To generate manual evaluation results, you need to have the following ready:

  • A test dataset in one of these formats: csv or jsonl. If you don't have a dataset available, we also allow you to input data manually from the UI.

  • A deployment of one of these models: GPT 3.5 models, GPT 4 models, or Davinci models. To learn more about how to create a deployment, see Deploy models.

Note

Manual evaluation is only supported for Azure OpenAI models at this time for chat and completion task types.

Generate your manual evaluation results

From the Playground, select Manual evaluation to begin the process of manually reviewing the model responses based on your test data and prompt. Your prompt is automatically transitioned to your Manual evaluation and now you just need to add test data to evaluate the prompt against.

This can be done manually using the text boxes in the Input column.

You can also Import Data to choose one of your previous existing datasets in your project or upload a dataset that is in CSV or JSONL format. After loading your data, you'll be prompted to map the columns appropriately. Once you finish and select Import, the data is populated appropriately in the columns below.

Screenshot of generating manual evaluation results.

Note

You can add as many as 50 input rows to your manual evaluation. If your test data has more than 50 input rows, we will upload the first 50 in the input column.

Now that your data is added, you can Run to populate the output column with the model’s response.

Rate your model responses

You can provide a thumb up or down rating to each response to assess the prompt output. Based on the ratings you provided, you can view these response scores in the at-a-glance summaries.

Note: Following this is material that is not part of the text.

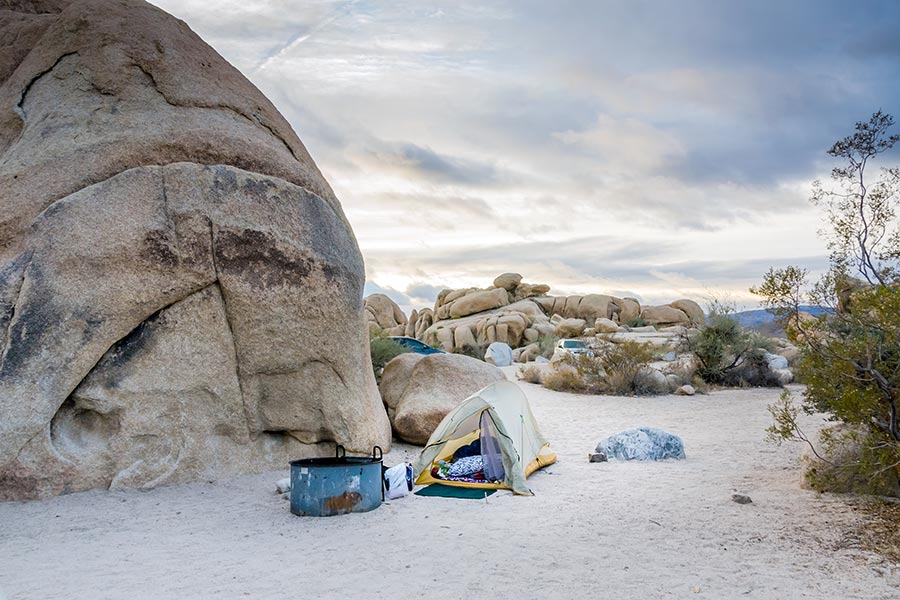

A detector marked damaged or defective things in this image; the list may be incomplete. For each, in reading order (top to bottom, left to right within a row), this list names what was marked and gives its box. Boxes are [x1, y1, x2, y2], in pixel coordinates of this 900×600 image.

rusty metal barrel [292, 446, 384, 516]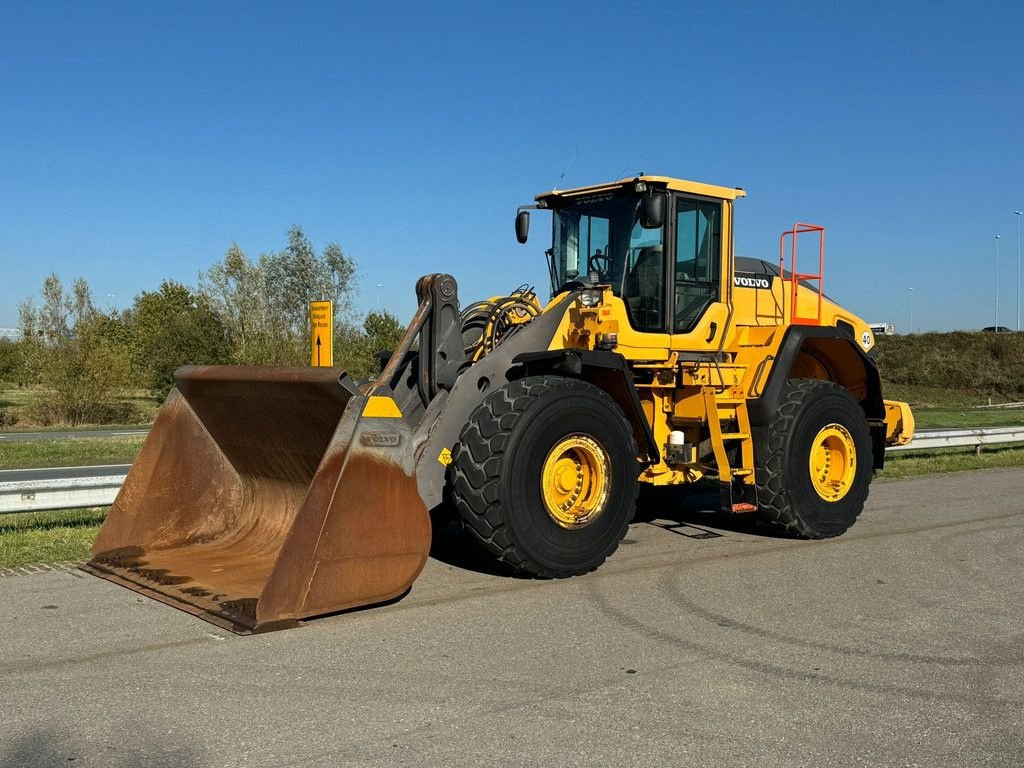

Screenshot of response scores in the at-a-glance summaries.

Iterate on your prompt and reevaluate

Based on your summary, you might want to make changes to your prompt. You can use the prompt controls above to edit your prompt setup. This can be updating the system message, changing the model, or editing the parameters.

After making your edits, you can choose to rerun all to update the entire table or focus on rerunning specific rows that didn’t meet your expectations the first time.

Save and compare results

After populating your results, you can Save results to share progress with your team or to continue your manual evaluation from where you left off later.

Screenshot of the save results.

You can also compare the thumbs up and down ratings across your different manual evaluations by saving them and viewing them in the Evaluation tab under Manual evaluation.